The opening week of the Rencontres Photographiques – literally, “Photographic Meetings” – in Arles in the first week of July is the biggest annual gathering of fine art photographers in the world. Over the course of a few days, you can go to scores of exhibitions; meet hundreds of fellow photographers; and go to more vernissages (opening nights) than most of us can get to in a year.
Inevitably, quite a few of these exhibitions involve street photography to a greater or lesser extent. These range from whole exhibitions of both great and unknown street photographers past and present, down to individual pictures for sale at commercial galleries: individual pictures such as an original print of Henri Cartier-Bresson’s rue Mouffetard, the small boy with the bottle of wine under each arm. There is nothing quite like seeing an original print, especially if it is valued at many thousands of pounds, dollars or euros, unless it is seeing or perhaps even shaking hands with someone like the late Willy Ronis. My favourite picture in all the world is his Nu Provençale (Provençale Nude), formerly known as La Toilette (The Morning Wash). It is the most utterly loving portrait that I have ever seen. Google it. Admittedly it’s not actually street photography, but his street photography is pretty stunning too: classic French Humanist on the street and in the factory.

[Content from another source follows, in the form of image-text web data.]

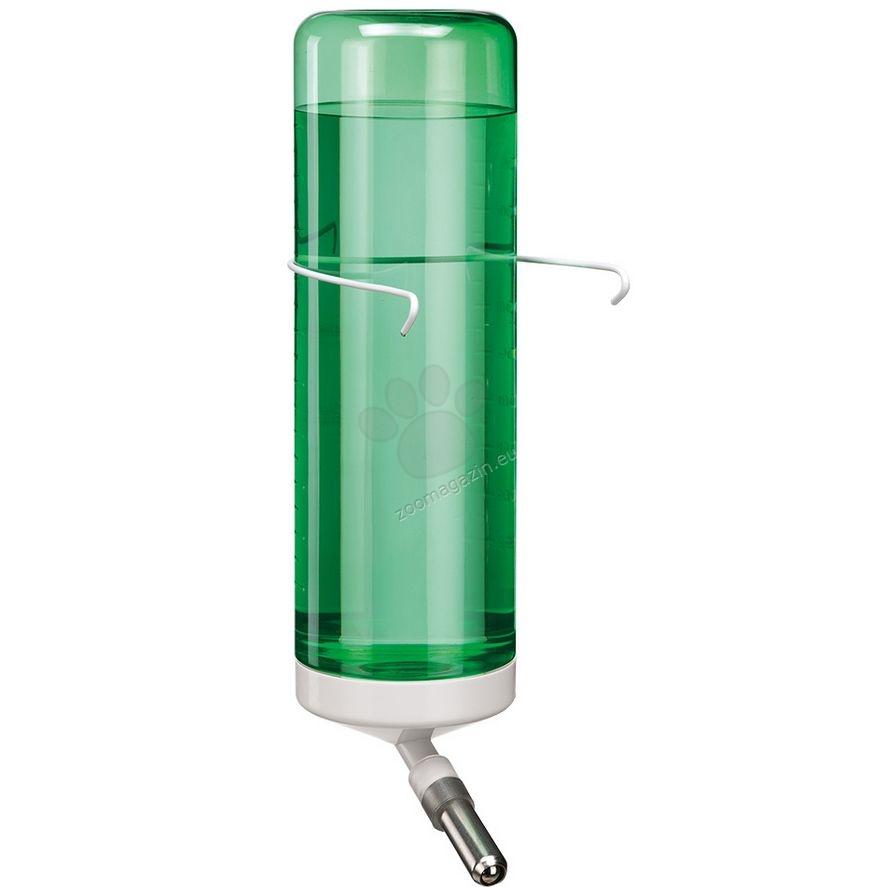 Ferplast - Drinky Colors L185 - поилка за гризачи 75 мл.  / синя, зелена /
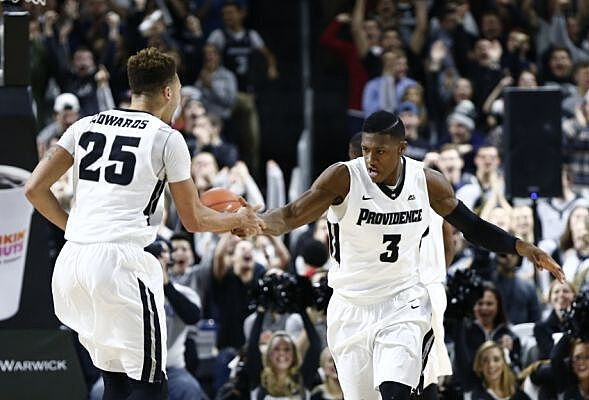 College Basketball Rankings Conference Oddities
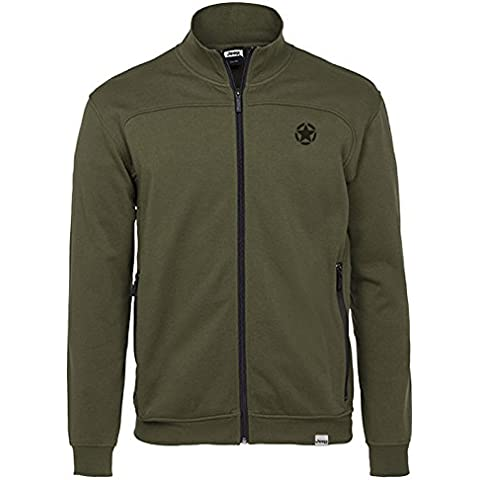 Jeep Man Brushed Fleece Sweatshirt Full Zip W/Zp Felpa in Pile, Dark Green/Dark Grey, L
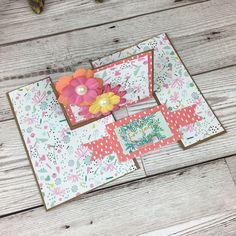 "See how to make an impossible card from just one piece of 5""x7"" card."
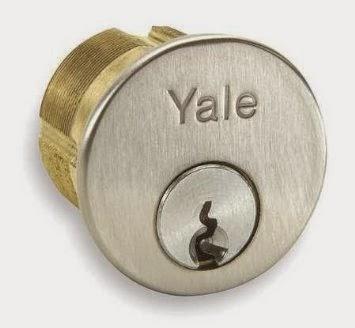locksmith-portland-yale-cylinder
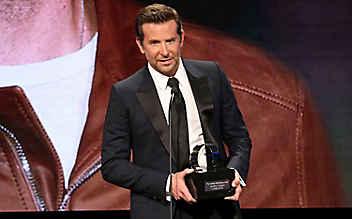 Wundern & wissen: 7 Fakten zu Bradley Cooper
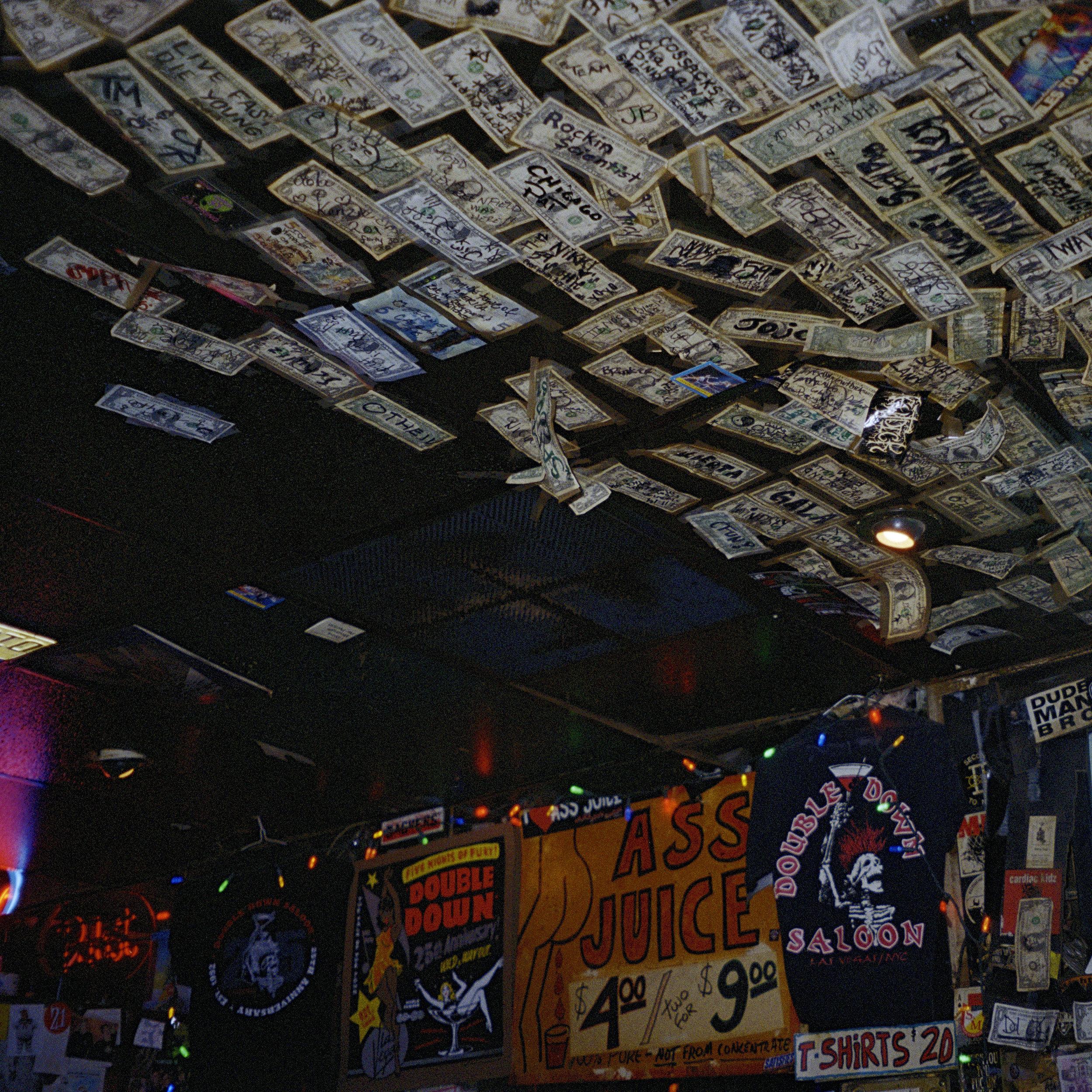 money10x10.jpg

But you don’t go to Arles just to see street photography, or to meet street photographers. You go there to do street photography: to photograph people, yes, in the street. Or thereabouts: it does not do to be too prescriptive about what is actually “street”. This picture narrowly beat out a couple of others I took literally in the street outside Le Fad’Oli, the best sandwich bar in Arles. It’s a party in the courtyard of the ENSP, the École National Supérieur de la Photographie or National Superior School of Photography.
This sounds incredibly exclusive: the sort of thing where you need to know The Right People (With Capital Letters) on order to get an invitation. Nothing could be further from the truth. You need only to know where it is, and when; and this is all detailed in the (free) Voies Off guide that you can pick up at the Rencontres. It’s not even a question of gate-crashing: you just turn up. No-one questions you or demands to see your credentials. You don’t even need to have a pass to the Rencontres. One young photographer we know, we met when he was still a schoolboy looking for free beer: yes, there’s lots of free booze, be it beer, wine, pastis, or the kind of punch where it is probably better not to inquire too closely about the ingredients. There’s even orange juice and Coca-Cola if you want. He was more interested in beer, but he was also looking to meet other photographers. Just walk up to anyone and start a conversation: English is widely spoken if your French isn’t what it should be. If it doesn’t work out: well, talk to someone else. Or just take pictures.
On a good evening there will be three or four vernissages, and you can wander (or as the evening wears on, stagger) from one to the next. Although vernissages are named after the last, private view in 19th century art galleries, when the artists varnished their pictures either literally with varnish or figuratively with large amounts of absinthe, they aren’t all literally on the opening night. If they were, no-one would have time to do anything else on Monday or Tuesday, and they’d have too bad a hangover for the rest of the week.
Can I tell you what is going to be there? Not really, because the programme is released only a few days in advance, and besides, each year is so different that it is next to impossible to make generalizations. But barring mishap, when I get back I’ll do at least one more piece for Johnny right here on this site, and another piece on my own site with even more pictures. And if anyone is there this year, Frances and I will be doing portfolio readings with Voies Off on Thursday afternoon between 3 pm and 5 pm.